• SERIE DE EJERCICIOS:
1) En el texto sobre los santuarios, ¿qué general está enterrado en el templo Yasukuni?
2) Por favor, transcribe del texto sobre los santuarios el fragmento que empieza en "Quizá ésa sea" y termina en "perseguido durante años.".

• TEXTO EXTRAÍDO:
__________________________________________________

Santuarios
Al final todo depende de a qué lado de cada cosa esté cada uno, a qué lado de una guerra, a qué lado de una herida, a qué lado de una ciudad. Nunca he olvidado un monumento que encontré en la frontera entre Austria y Checoslovaquia: una estatua de bronce negro en la que se veía a un grupo de soldados nazis agarrados grandilocuentemente a una bandera. '¿Cómo es posible que se permita un homenaje así al ejército del diablo, a los monstruos del III Reich?', le pregunté a alguien. 'Aquí no se les veía como soldados de Hitler', me respondieron, 'aquí eran, por encima de todo, los muertos de este pueblo, eran los jóvenes de quince o dieciséis años que mandaron a morir a las trincheras. Y, de cualquier forma, no entiendo por qué te escandalizas de ese modo: vosotros tenéis en Madrid una estatua de Franco, tenéis la Cruz de los Caídos y el Arco del Triunfo. A fin de cuentas, el nuestro es sólo un santuario al dolor y el vuestro es el santuario de un asesino'.
Hablar sobre los santuarios vuelve a la gente ciega. Los norteamericanos se enfadan con Junichiro Koizumi, el primer ministro de Japón, por visitar el templo Yasukuni, donde está enterrado el general Hideki Tôjô, que ordenó el ataque a Pearl Harbour. Estados Unidos, sin embargo, tiene sus monumentos a las víctimas de Vietnam, su Arlington Cemetery con interminables cruces blancas. Japón tiene su memorial de Hiroshima, iluminado por 20.000 linternas. Estados Unidos tiene su muro lleno con miles de nombres de los invasores caídos en la carnicería absurda de Vietnam, pobres muchachos enviados a las selvas, destrozados en nombre de qué, a miles de kilómetros de sus casas. Medio mundo se estremece cada vez que Japón y Estados Unidos prohíben con sus votos, una y otra vez, que se creen nuevos santuarios en los océanos para proteger a las ballenas del exterminio.
Quizá ésa sea una buena manera de conocer a alguien, saber cuáles son sus santuarios y por qué. Hay santuarios grandes y pequeños, públicos y privados, divertidos y trágicos. Para alguna gente se trata de la plaza de las Ventas, para otros del Museo del Prado o del Santiago Bernabéu. Hay personas que ponen unas humildes flores o un pequeño mausoleo en alguna curva de la carretera donde murió un ser querido, y ese lugar se convierte en un santuario. Algunas personas sentimos una emoción mágica cada vez que vamos a una determinada librería de la ciudad, casi nos tiemblan un poco las manos al acercarnos al local, ante la inminencia de la joya inencontrable, del tomo perseguido durante años.
Santuarios. Los jugadores veteranos del Real Madrid van a volver a jugar, dentro de unos días, un partido benéfico en el estadio del Tenerife, su bestia negra de los años noventa; jugarán de nuevo en aquel Heliodoro Rodríguez López donde perdieron, en el último partido del campeonato, dos ligas consecutivas. Aún recuerdo aquellas imágenes de la Quinta del Buitre, cómo lloraban los futbolistas al acabar esos encuentros; qué increíble, en uno de ellos ganaban por cero a dos y acabaron derrotados.

__________________________________________________

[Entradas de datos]
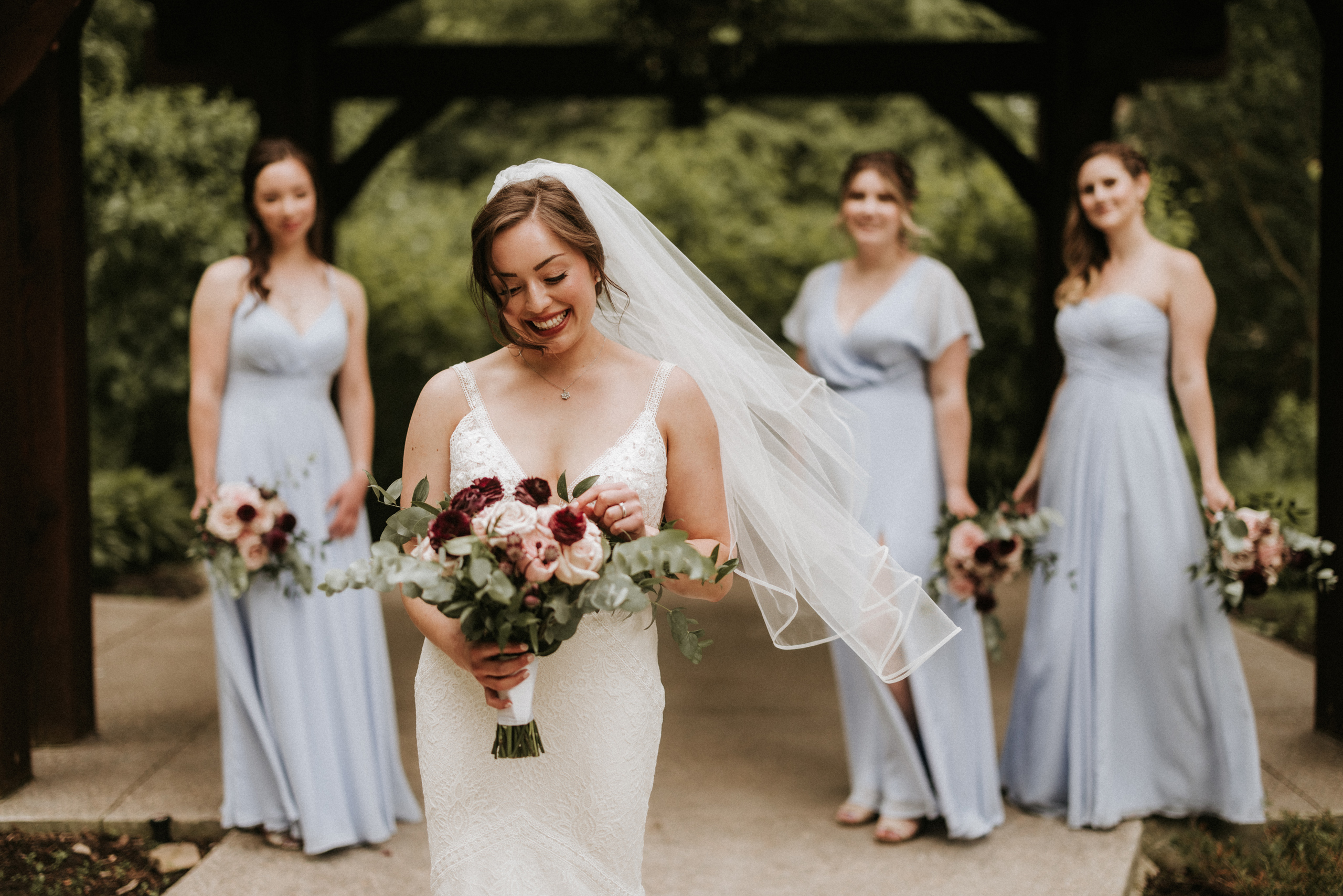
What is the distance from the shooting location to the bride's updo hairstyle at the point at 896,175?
421cm

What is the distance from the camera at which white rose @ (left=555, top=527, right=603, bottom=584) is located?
2.06 meters

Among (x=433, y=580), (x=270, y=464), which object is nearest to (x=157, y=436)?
(x=270, y=464)

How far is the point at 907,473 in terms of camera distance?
168 inches

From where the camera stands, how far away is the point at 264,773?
4078 mm

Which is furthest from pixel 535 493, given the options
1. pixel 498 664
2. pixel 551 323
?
pixel 551 323

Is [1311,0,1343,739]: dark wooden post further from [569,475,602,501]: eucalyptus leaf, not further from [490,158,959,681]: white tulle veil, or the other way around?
[569,475,602,501]: eucalyptus leaf

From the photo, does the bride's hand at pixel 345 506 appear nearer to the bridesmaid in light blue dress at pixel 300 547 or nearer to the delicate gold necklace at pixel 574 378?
the bridesmaid in light blue dress at pixel 300 547

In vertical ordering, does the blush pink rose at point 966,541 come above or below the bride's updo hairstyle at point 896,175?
below

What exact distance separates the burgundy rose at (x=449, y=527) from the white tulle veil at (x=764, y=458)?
2.63ft

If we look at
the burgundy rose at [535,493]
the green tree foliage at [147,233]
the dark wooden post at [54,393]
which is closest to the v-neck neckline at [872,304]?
the burgundy rose at [535,493]

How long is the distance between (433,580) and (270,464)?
2.24 m

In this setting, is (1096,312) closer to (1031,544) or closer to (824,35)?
(1031,544)

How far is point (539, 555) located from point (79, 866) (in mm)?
2733

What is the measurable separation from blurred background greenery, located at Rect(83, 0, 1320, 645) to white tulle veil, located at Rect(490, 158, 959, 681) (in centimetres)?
525
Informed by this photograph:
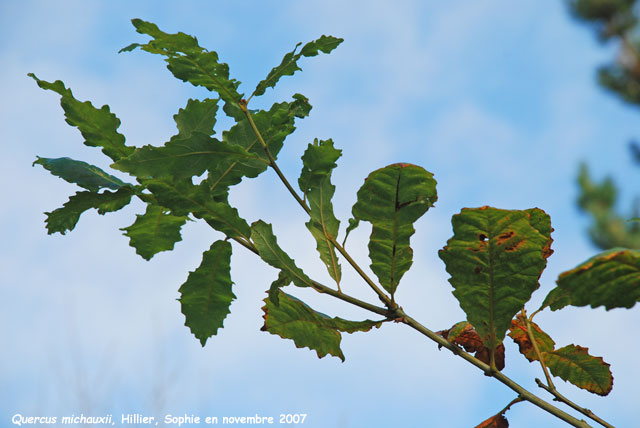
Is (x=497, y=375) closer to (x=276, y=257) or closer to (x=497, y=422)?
(x=497, y=422)

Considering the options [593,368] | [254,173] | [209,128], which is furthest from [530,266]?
[209,128]

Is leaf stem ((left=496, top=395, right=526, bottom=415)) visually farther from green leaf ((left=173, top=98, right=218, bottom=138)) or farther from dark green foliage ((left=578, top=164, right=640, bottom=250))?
dark green foliage ((left=578, top=164, right=640, bottom=250))

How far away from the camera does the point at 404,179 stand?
855mm

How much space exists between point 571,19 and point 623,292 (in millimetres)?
17823

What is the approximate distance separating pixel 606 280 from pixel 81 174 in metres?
0.75

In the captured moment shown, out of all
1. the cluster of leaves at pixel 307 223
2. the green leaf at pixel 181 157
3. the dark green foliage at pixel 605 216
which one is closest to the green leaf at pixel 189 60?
the cluster of leaves at pixel 307 223

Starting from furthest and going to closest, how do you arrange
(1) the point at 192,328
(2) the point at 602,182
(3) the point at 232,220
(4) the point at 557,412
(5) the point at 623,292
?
(2) the point at 602,182 < (1) the point at 192,328 < (3) the point at 232,220 < (4) the point at 557,412 < (5) the point at 623,292

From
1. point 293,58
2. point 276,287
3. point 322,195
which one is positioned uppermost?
point 293,58

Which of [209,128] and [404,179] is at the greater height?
[209,128]

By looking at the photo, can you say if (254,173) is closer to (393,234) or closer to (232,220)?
(232,220)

__________________________________________________

• RESULTADOS OBTENIDOS:
1) El general Hideki Tôjô.

2)
Quizá ésa sea una buena manera de conocer a alguien, saber cuáles son sus santuarios y por qué. Hay santuarios grandes y pequeños, públicos y privados, divertidos y trágicos. Para alguna gente se trata de la plaza de las Ventas, para otros del Museo del Prado o del Santiago Bernabéu. Hay personas que ponen unas humildes flores o un pequeño mausoleo en alguna curva de la carretera donde murió un ser querido, y ese lugar se convierte en un santuario. Algunas personas sentimos una emoción mágica cada vez que vamos a una determinada librería de la ciudad, casi nos tiemblan un poco las manos al acercarnos al local, ante la inminencia de la joya inencontrable, del tomo perseguido durante años.